** PROBLEM DESCRIPTION **
Your answer should repeat the entries in full, exactly as given, with no pictures.

(DATA TO PROCESS Opens)

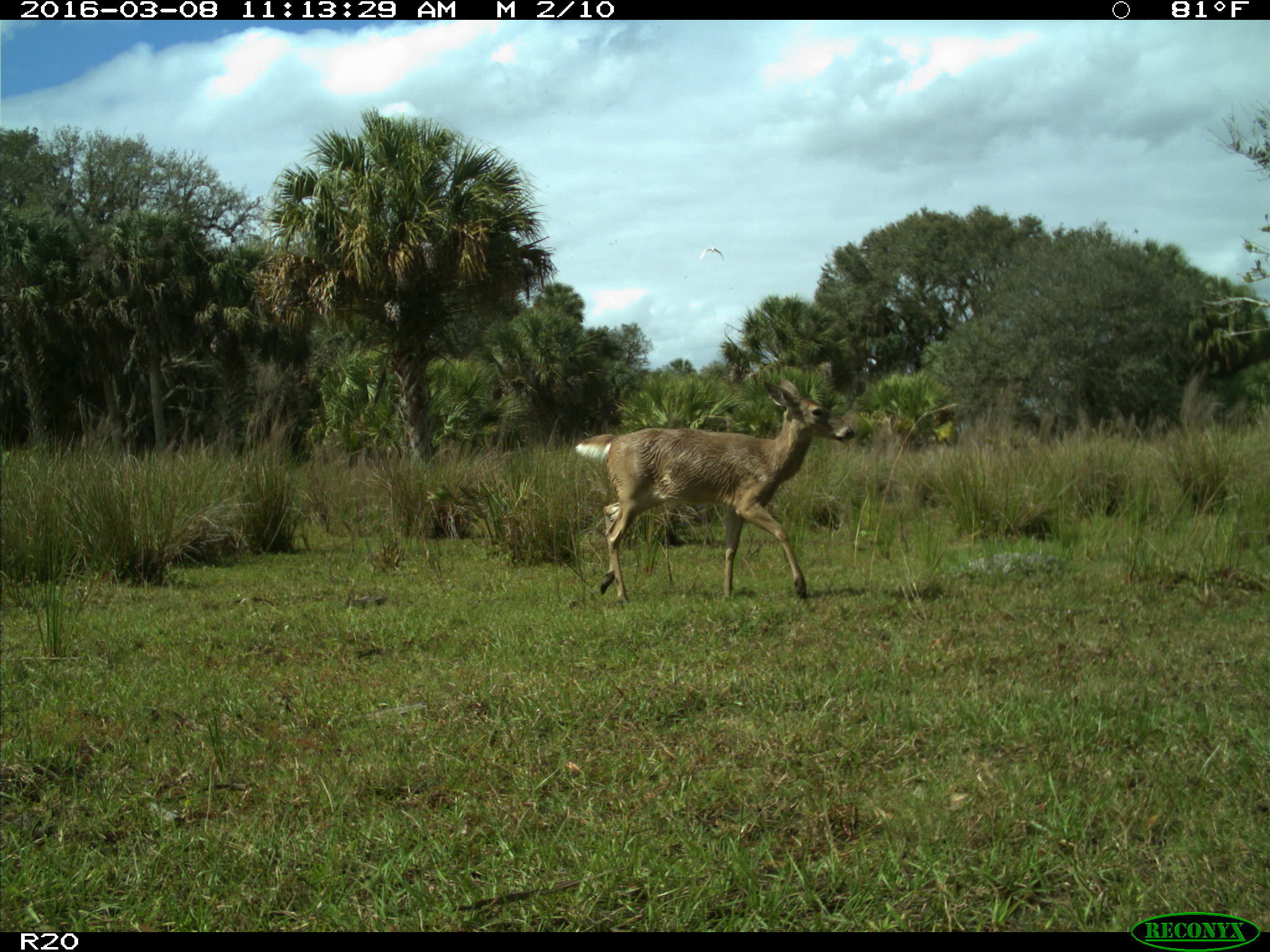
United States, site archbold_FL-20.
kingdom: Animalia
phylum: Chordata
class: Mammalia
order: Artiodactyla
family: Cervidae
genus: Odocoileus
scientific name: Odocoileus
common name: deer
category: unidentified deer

(DATA TO PROCESS Closes)

** RESPONSE BELOW **
United States, site archbold_FL-20.
kingdom: Animalia
phylum: Chordata
class: Mammalia
order: Artiodactyla
family: Cervidae
genus: Odocoileus
scientific name: Odocoileus
common name: deer
category: unidentified deer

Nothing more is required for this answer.